Landlords: Electrical Installation Condition Report 2021

Time is running out for landlords who have not completed the Electrical Installation Condition Report – the latest government legislation designed to protect tenant safety. The new legal requirement starting next month is a key part of electrical safety measures.

Any landlord who has not had the new electrical safety inspection carried out in their properties by 1st April faces a hefty fine of up to £30,000. The law changed last year and all new tenancies in England required an Electrical Installation Condition Report from July 2020.

Electrical socket

© Ink Drop /

Now, from 1st April, the certificate applies to all existing tenancies too. Any landlord who has not had an EICR check should do so as soon as possible, as the tenant needs to have a copy of the report within 28 days. The report must also be available to supply to the local authority when required.


Does the EICR apply UK-wide?

In Scotland, it is mandatory for landlords to have an Electrical Installation Condition Report completed on electrical installations, fixtures and fittings in their rental properties under the Housing (Scotland) Act 2014.

In Wales, an EICR is not yet a legal requirement. However, the report ensures your rental property is safe, giving both the landlord and tenants peace of mind. Some local authorities require an electrical condition report before they will licence a rental property. In addition, some insurers in Wales require an EICR check before they will provide rental properties with the appropriate cover.

Similarly, in Northern Ireland, the EICR is not yet mandatory. However, it has been widely reported that the checks are set to become law in Wales and Northern Ireland too, largely due to lobbying by campaign groups such as Electrical Safety First.


What are the new safety checks?

Every residential property landlord, whether with one flat or a whole portfolio of houses, must have electrical safety checks carried out by 1st April.

A typical report usually costs between £100 and £300, depending on the size of the property and how long it takes to complete the check. Once the inspection has been completed and the property is deemed safe, a further inspection must be carried out every five years. The checks must be done by a qualified professional electrician, who assesses the sockets, switches and wires. The report does not cover appliances.

Although not a requirement by law, the landlord can also have a Portable Appliance Test carried out on the electrical appliances that are included within the property, such as the cooker, for example. However, it is the tenants’ responsibility to ensure the safety of their own appliances.
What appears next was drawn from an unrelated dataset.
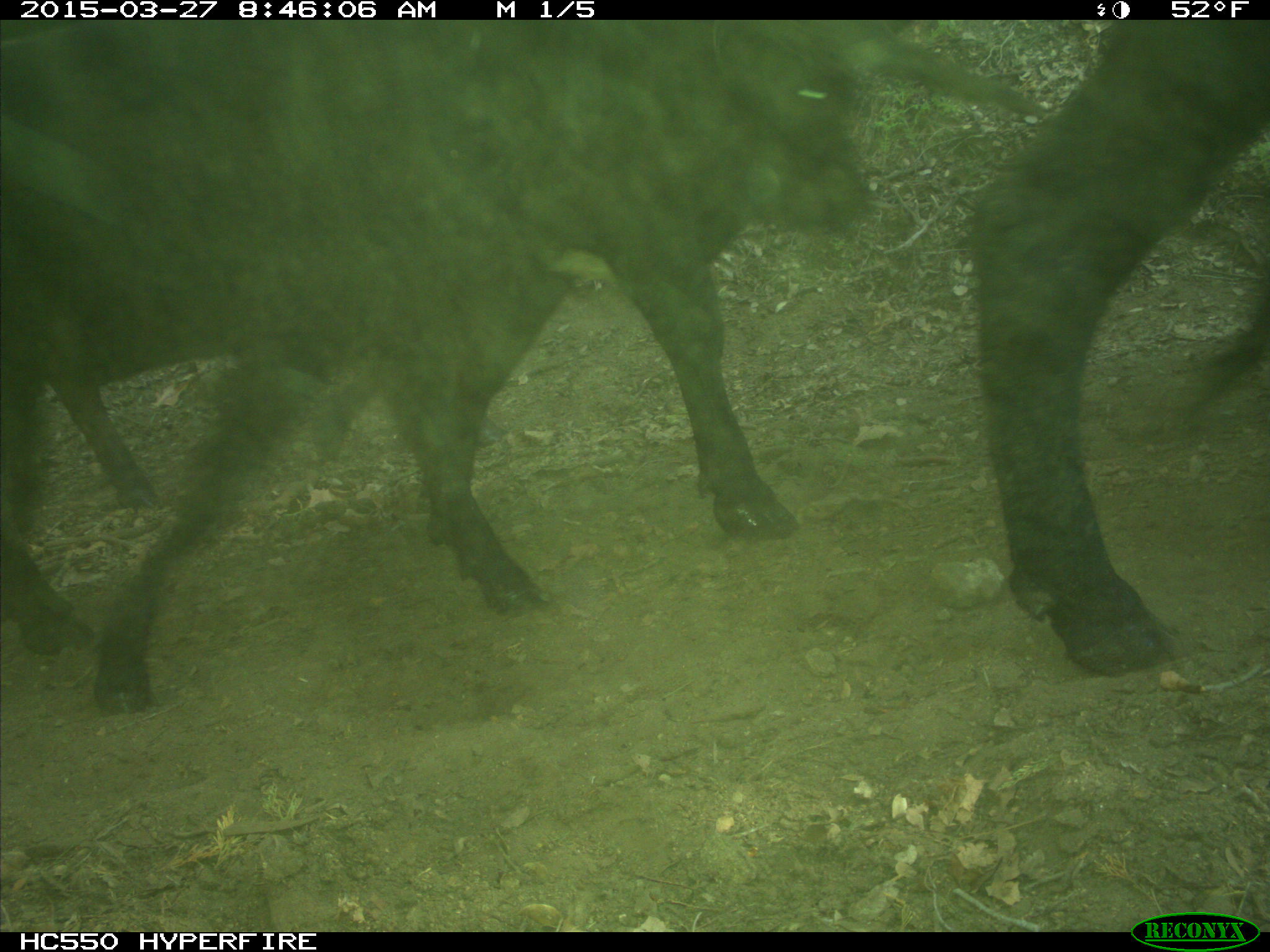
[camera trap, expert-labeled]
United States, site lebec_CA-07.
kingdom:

EICR tests during lockdown

Electricians are permitted to work under the current lockdown rules, so it should be possible for a landlord to arrange the EICR before 1st April. Electricians must adhere to the current safety guidelines with regard to Covid-19.
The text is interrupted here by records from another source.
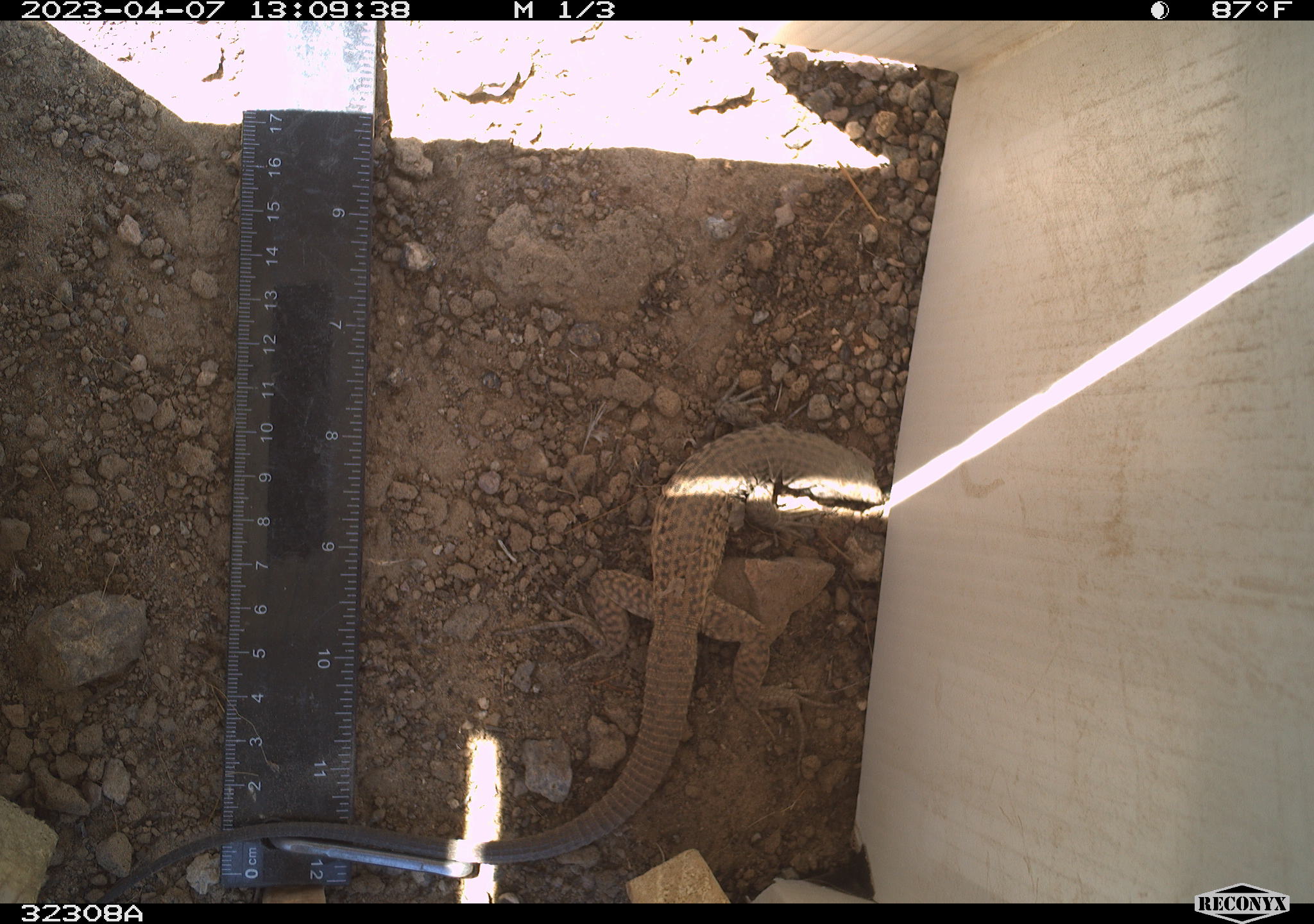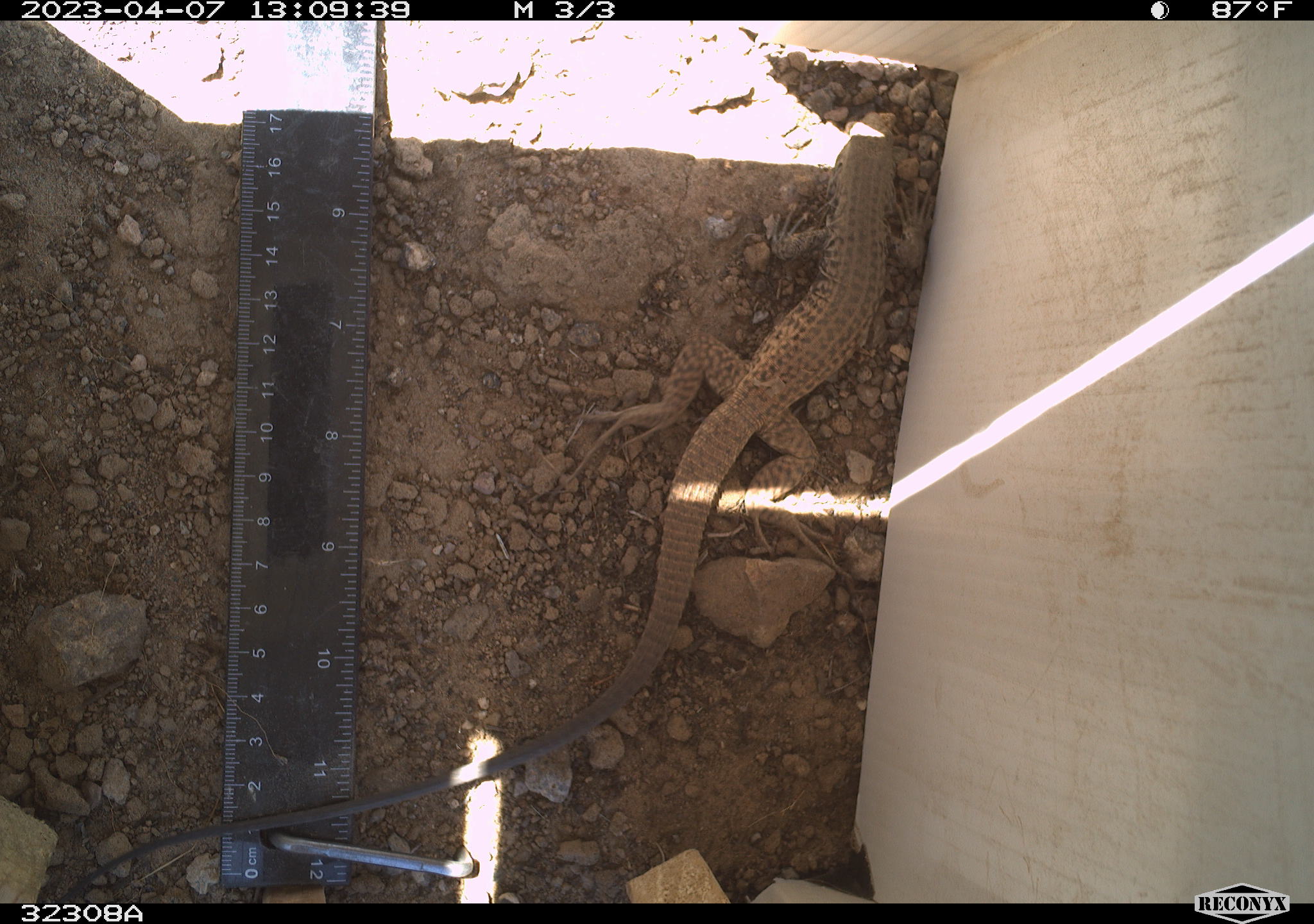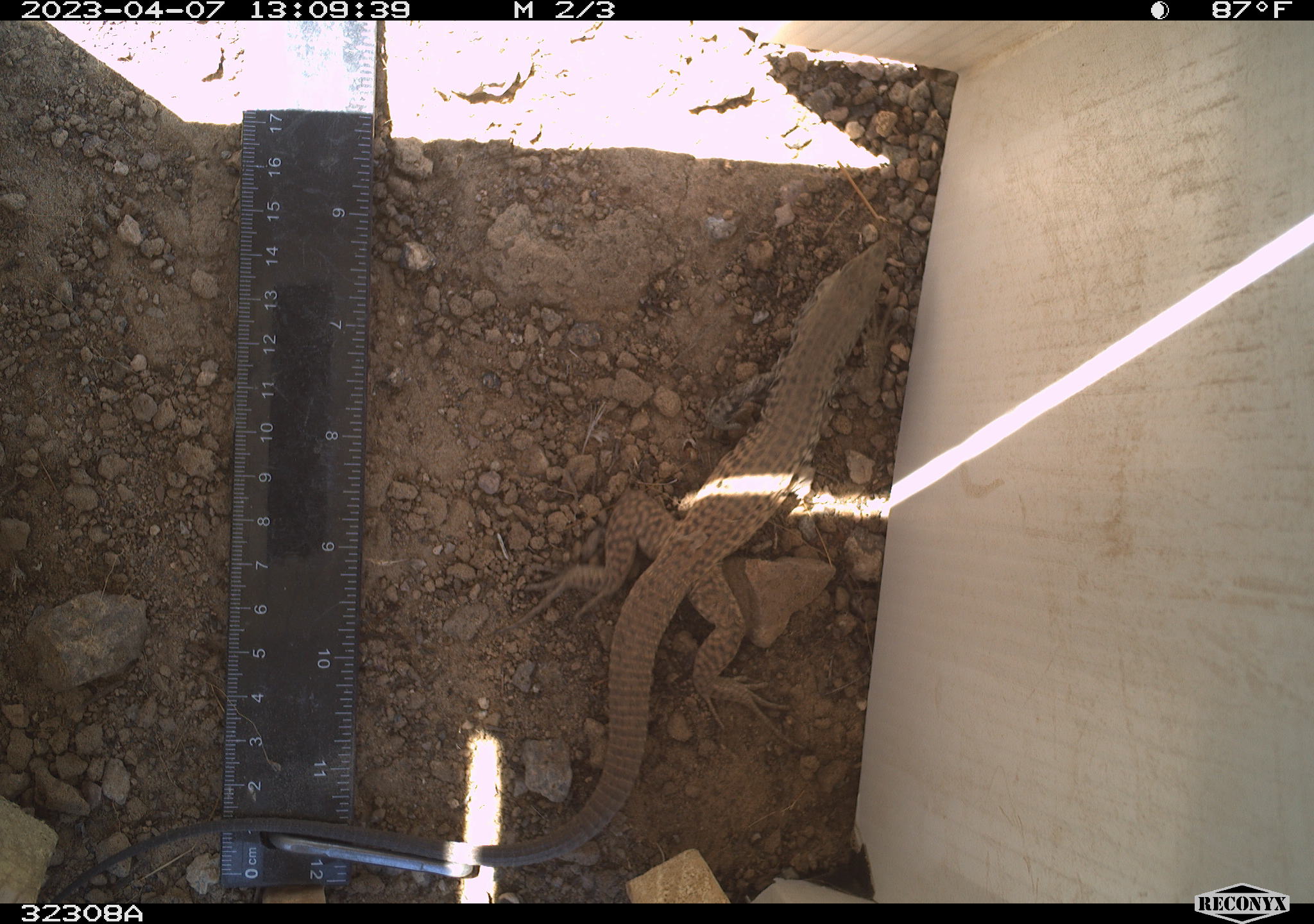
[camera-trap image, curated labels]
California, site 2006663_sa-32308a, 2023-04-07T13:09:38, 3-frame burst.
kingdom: Animalia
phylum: Chordata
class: Reptilia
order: Squamata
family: Teiidae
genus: Aspidoscelis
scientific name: Aspidoscelis tigris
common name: western whiptail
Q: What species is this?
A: Western whiptail (Aspidoscelis tigris).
Electricians are considered keyworkers and as such can carry out essential maintenance and repair work in residential properties, including the safety reports. The government advises carrying out a risk assessment if tenants are in a higher-risk category due to existing health conditions.
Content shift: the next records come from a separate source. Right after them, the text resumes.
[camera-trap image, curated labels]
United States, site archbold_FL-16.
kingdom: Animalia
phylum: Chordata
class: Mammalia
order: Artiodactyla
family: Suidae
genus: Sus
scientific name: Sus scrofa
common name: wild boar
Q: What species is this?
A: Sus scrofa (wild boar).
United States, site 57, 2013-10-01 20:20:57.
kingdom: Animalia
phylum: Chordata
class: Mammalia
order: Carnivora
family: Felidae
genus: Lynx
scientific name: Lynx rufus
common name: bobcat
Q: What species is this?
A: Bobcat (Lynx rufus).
Regardless of the lockdown, landlords must make every effort to arrange the EICR checks, or they will fall foul of the law and incur a fine. The April 1st deadline is fast approaching and landlords who leave the inspection until the last minute will find it difficult to carry out any repairs, should they be needed, in order for the electrician to issue the safety certificate.

The pandemic also means there are fewer contractors available, as many haven’t been working during the lockdown, so finding one to test several properties in a short time-scale may be difficult.


Tenants’ consent

Another issue that landlords face is obtaining tenants’ consent for an electrician to enter the property. Some tenants are understandably worried at the prospect of a stranger entering their home – particularly an electrician who may have been in hundreds of other homes during the lockdown.

If the tenant refuses access, the landlord should keep a written record of their attempts to enter the property for the inspection. It is advisable to contact the tenant by text, messenger or email, so there is a documented record of the landlord’s efforts.

In the event of the local authority demanding to see the safety certificates, the landlord can show that all reasonable efforts have been made to gain access and comply with the law.


Other safety checks

As well as electrical safety checks, there’s a whole raft of legislation that landlords must comply with before they rent out a property, including annual gas safety checks.

Any rented home must be fit for human habitation and free from hazards. For example, if a property has a severe damp problem, lacks natural light, has a layout that could be dangerous, lacks adequate ventilation or doesn’t have a hot or cold water supply, it could be deemed unfit for purpose.

If landlords fail to adhere to the new electrical safety laws before 1st April, local authorities are empowered to fine them up to £5,000 for a first offence. Further offences could lead to fines of up to £30,000 for non-compliance.